L’étude ne permet toutefois pas de déterminer avec certitude les mécanismes exacts impliqués.
Près de 8 000 enfants suivis depuis leur naissance
Pour réaliser cette étude, les chercheurs se sont appuyés sur les données de la cohorte française Elfe, qui suit plusieurs milliers d’enfants depuis leur naissance.
Près de 8 000 enfants ont été inclus dans cette nouvelle analyse et suivis jusqu’à l’âge de 10 ans et demi.
Les adresses de leur domicile ont été recueillies à trois moments importants de leur développement :
- à l’âge de 2 mois ;
- à 3 ans et demi ;
- à 5 ans et demi.
Les chercheurs ne se sont donc pas contentés de demander aux parents s’ils trouvaient leur rue ou leur quartier bruyant.
À partir de données publiques géographiques et de circulation, ainsi que d’un travail de modélisation, ils ont estimé l’exposition moyenne au bruit de chaque enfant à son domicile.
Le bruit du trafic routier a été modélisé à partir de données géographiques et de données publiques sur la circulation, selon la méthode européenne harmonisée CNOSSOS-EU.

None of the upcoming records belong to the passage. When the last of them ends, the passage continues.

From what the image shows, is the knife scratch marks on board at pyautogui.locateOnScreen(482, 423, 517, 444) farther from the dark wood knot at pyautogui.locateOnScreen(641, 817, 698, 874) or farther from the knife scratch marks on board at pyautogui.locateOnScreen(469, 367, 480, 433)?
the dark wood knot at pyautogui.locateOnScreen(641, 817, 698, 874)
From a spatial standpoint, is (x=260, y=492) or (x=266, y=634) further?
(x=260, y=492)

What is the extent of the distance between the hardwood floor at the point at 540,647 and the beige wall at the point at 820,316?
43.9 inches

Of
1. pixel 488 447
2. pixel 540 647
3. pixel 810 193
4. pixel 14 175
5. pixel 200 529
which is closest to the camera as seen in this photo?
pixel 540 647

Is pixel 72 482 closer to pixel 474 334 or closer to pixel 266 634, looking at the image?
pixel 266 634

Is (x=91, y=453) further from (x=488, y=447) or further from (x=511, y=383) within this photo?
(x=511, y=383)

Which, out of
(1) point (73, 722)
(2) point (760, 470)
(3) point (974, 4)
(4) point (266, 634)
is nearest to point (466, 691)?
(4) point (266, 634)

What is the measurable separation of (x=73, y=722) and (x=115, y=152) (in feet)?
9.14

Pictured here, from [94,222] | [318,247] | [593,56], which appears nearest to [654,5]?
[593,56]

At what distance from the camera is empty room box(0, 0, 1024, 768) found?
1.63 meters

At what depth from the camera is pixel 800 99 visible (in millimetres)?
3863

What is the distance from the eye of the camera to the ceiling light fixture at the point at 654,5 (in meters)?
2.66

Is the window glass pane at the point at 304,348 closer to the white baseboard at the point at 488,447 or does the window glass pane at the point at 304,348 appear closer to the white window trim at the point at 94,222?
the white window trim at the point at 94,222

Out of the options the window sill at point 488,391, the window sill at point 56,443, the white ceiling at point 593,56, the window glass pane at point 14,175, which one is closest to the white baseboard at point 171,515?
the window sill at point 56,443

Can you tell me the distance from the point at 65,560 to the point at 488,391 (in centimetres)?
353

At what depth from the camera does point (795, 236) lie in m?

Les niveaux d’exposition au bruit ferroviaire et au bruit aérien provenaient des cartes stratégiques officielles du bruit, elles aussi établies selon cette méthode européenne.
Les différentes sources de bruit ont été exprimées en décibels pondérés A ou dB(A), une unité qui reflète la sensibilité de l’oreille humaine aux différentes fréquences sonores.
Il s’agit bien d’une estimation de l’exposition résidentielle moyenne et durable, et non d’une simple mesure ponctuelle effectuée à l’intérieur du logement.
Comment les difficultés émotionnelles des enfants ont-elles été évaluées ?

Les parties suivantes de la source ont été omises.